= DOCUMENT SEGMENT =
Now I am adding some labeled samples (e.g 10) to my training set from the target subject with the objective of improving the performance of my task. Although I would expect this to be beneficial for my model, in some situations I see the performance drops down. So my question is, how can I be sure the DataLoader is using also the added target samples? I would expect adding samples for the target subject would be at least as good as not adding them, but never worse. Any help would be more than appreciated.

I train my model from scratch. I stop the training at 20 epochs. I use BatchNorm with the PyTorch momentum param equal to 0.01

This is a sniped of my code.

import torch
torch.manual_seed(0) # the same seed, to ensure the same weight init

  
train_df = pd.DataFrame()
train_df = pd.concat([train_df, train_df_aux, seeds]) 
# train_df_aux is the training data without any labelled samples from the target subject
# seeds are the labelled samples from the target subject, this is also an umbalaced subset, since I get the labelled samples untill X positive class are found.
train_df.reset_index(drop=True, inplace=True)
  
   
# DATA LOADERS
train_data = torch.utils.data.ConcatDataset([train_data_ori, train_data_trf1])
# train_data_trf1 is the train data with augmentation strategies.
            
sampler = torch.utils.data.sampler.WeightedRandomSampler(weights, len(weights))
#weights is constructed using cutomized fuctions to have during training balanced batched. 

# During training
kwargs = {'num_workers': hparams["num_workers"], 'pin_memory': True} if use_cuda else {}
train_loader = DataLoader(train_data, batch_size=hparams["batch_size"],
                          sampler=sampler,
                              **kwargs)

Thank you in advance!

nivek · January 11, 2022, 9:59pm

If you just iterate through DataLoader and print out each sample, do you see the label samples that you added?

vpeterson · January 12, 2022, 3:43pm

Hi nivek! thank you for your reply. Yes, I have checked, and I see the added samples!

Stored entries:
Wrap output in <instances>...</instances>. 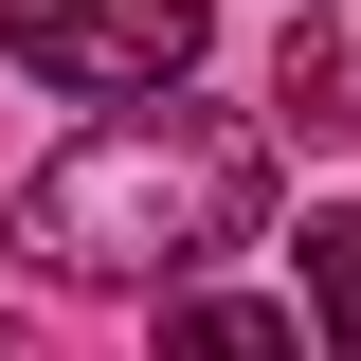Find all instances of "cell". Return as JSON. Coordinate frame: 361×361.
I'll list each match as a JSON object with an SVG mask.
<instances>
[{"instance_id": "obj_1", "label": "cell", "mask_w": 361, "mask_h": 361, "mask_svg": "<svg viewBox=\"0 0 361 361\" xmlns=\"http://www.w3.org/2000/svg\"><path fill=\"white\" fill-rule=\"evenodd\" d=\"M271 199V145L217 127V109H109L90 145H54L37 180H18V253L73 271V289H127V271L163 253H235Z\"/></svg>"}, {"instance_id": "obj_2", "label": "cell", "mask_w": 361, "mask_h": 361, "mask_svg": "<svg viewBox=\"0 0 361 361\" xmlns=\"http://www.w3.org/2000/svg\"><path fill=\"white\" fill-rule=\"evenodd\" d=\"M0 37H18V73H37V90H73V109H127V90L199 73L217 0H0Z\"/></svg>"}, {"instance_id": "obj_3", "label": "cell", "mask_w": 361, "mask_h": 361, "mask_svg": "<svg viewBox=\"0 0 361 361\" xmlns=\"http://www.w3.org/2000/svg\"><path fill=\"white\" fill-rule=\"evenodd\" d=\"M271 127H289V145H343V127H361V109H343V37H325V18L271 37Z\"/></svg>"}, {"instance_id": "obj_4", "label": "cell", "mask_w": 361, "mask_h": 361, "mask_svg": "<svg viewBox=\"0 0 361 361\" xmlns=\"http://www.w3.org/2000/svg\"><path fill=\"white\" fill-rule=\"evenodd\" d=\"M163 361H289V307H253V289H199V307H163Z\"/></svg>"}, {"instance_id": "obj_5", "label": "cell", "mask_w": 361, "mask_h": 361, "mask_svg": "<svg viewBox=\"0 0 361 361\" xmlns=\"http://www.w3.org/2000/svg\"><path fill=\"white\" fill-rule=\"evenodd\" d=\"M307 307H325V343L361 361V199H343V217H307Z\"/></svg>"}, {"instance_id": "obj_6", "label": "cell", "mask_w": 361, "mask_h": 361, "mask_svg": "<svg viewBox=\"0 0 361 361\" xmlns=\"http://www.w3.org/2000/svg\"><path fill=\"white\" fill-rule=\"evenodd\" d=\"M0 361H18V325H0Z\"/></svg>"}]
</instances>
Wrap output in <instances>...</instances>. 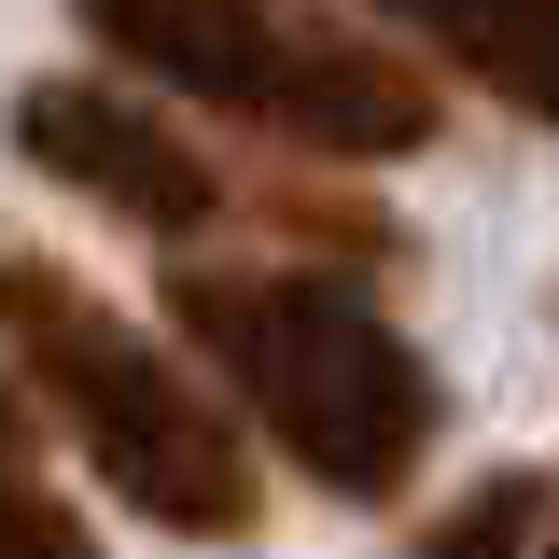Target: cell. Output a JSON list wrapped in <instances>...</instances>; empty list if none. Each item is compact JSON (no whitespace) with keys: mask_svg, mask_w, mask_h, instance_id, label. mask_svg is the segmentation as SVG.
Segmentation results:
<instances>
[{"mask_svg":"<svg viewBox=\"0 0 559 559\" xmlns=\"http://www.w3.org/2000/svg\"><path fill=\"white\" fill-rule=\"evenodd\" d=\"M168 336L252 433V462L280 448L322 503H406L448 433V378L419 336L308 252H168Z\"/></svg>","mask_w":559,"mask_h":559,"instance_id":"1","label":"cell"},{"mask_svg":"<svg viewBox=\"0 0 559 559\" xmlns=\"http://www.w3.org/2000/svg\"><path fill=\"white\" fill-rule=\"evenodd\" d=\"M0 378L84 448V476L127 518L182 532V546H238L266 518V462L224 419V392L168 336H140L98 280H70L57 252H0Z\"/></svg>","mask_w":559,"mask_h":559,"instance_id":"2","label":"cell"},{"mask_svg":"<svg viewBox=\"0 0 559 559\" xmlns=\"http://www.w3.org/2000/svg\"><path fill=\"white\" fill-rule=\"evenodd\" d=\"M70 14L140 98L224 112L322 168H392V154H433L448 127L433 70L349 0H70Z\"/></svg>","mask_w":559,"mask_h":559,"instance_id":"3","label":"cell"},{"mask_svg":"<svg viewBox=\"0 0 559 559\" xmlns=\"http://www.w3.org/2000/svg\"><path fill=\"white\" fill-rule=\"evenodd\" d=\"M14 154L57 182V197L140 224L154 252H224V224H252V182H224L168 98L140 84H98V70H43L14 84Z\"/></svg>","mask_w":559,"mask_h":559,"instance_id":"4","label":"cell"},{"mask_svg":"<svg viewBox=\"0 0 559 559\" xmlns=\"http://www.w3.org/2000/svg\"><path fill=\"white\" fill-rule=\"evenodd\" d=\"M349 14H378L419 70H462L476 98L559 127V0H349Z\"/></svg>","mask_w":559,"mask_h":559,"instance_id":"5","label":"cell"},{"mask_svg":"<svg viewBox=\"0 0 559 559\" xmlns=\"http://www.w3.org/2000/svg\"><path fill=\"white\" fill-rule=\"evenodd\" d=\"M406 559H546V489L532 476H476L433 503V532H419Z\"/></svg>","mask_w":559,"mask_h":559,"instance_id":"6","label":"cell"},{"mask_svg":"<svg viewBox=\"0 0 559 559\" xmlns=\"http://www.w3.org/2000/svg\"><path fill=\"white\" fill-rule=\"evenodd\" d=\"M0 559H98V532L43 489V462H28V476H0Z\"/></svg>","mask_w":559,"mask_h":559,"instance_id":"7","label":"cell"},{"mask_svg":"<svg viewBox=\"0 0 559 559\" xmlns=\"http://www.w3.org/2000/svg\"><path fill=\"white\" fill-rule=\"evenodd\" d=\"M0 476H28V392L0 378Z\"/></svg>","mask_w":559,"mask_h":559,"instance_id":"8","label":"cell"},{"mask_svg":"<svg viewBox=\"0 0 559 559\" xmlns=\"http://www.w3.org/2000/svg\"><path fill=\"white\" fill-rule=\"evenodd\" d=\"M546 559H559V518H546Z\"/></svg>","mask_w":559,"mask_h":559,"instance_id":"9","label":"cell"}]
</instances>
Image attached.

= YOUR TASK =
In the forum thread about the DataLoader, what value is the BatchNorm momentum parameter set to?

= ANSWER FOR THE TASK =
0.01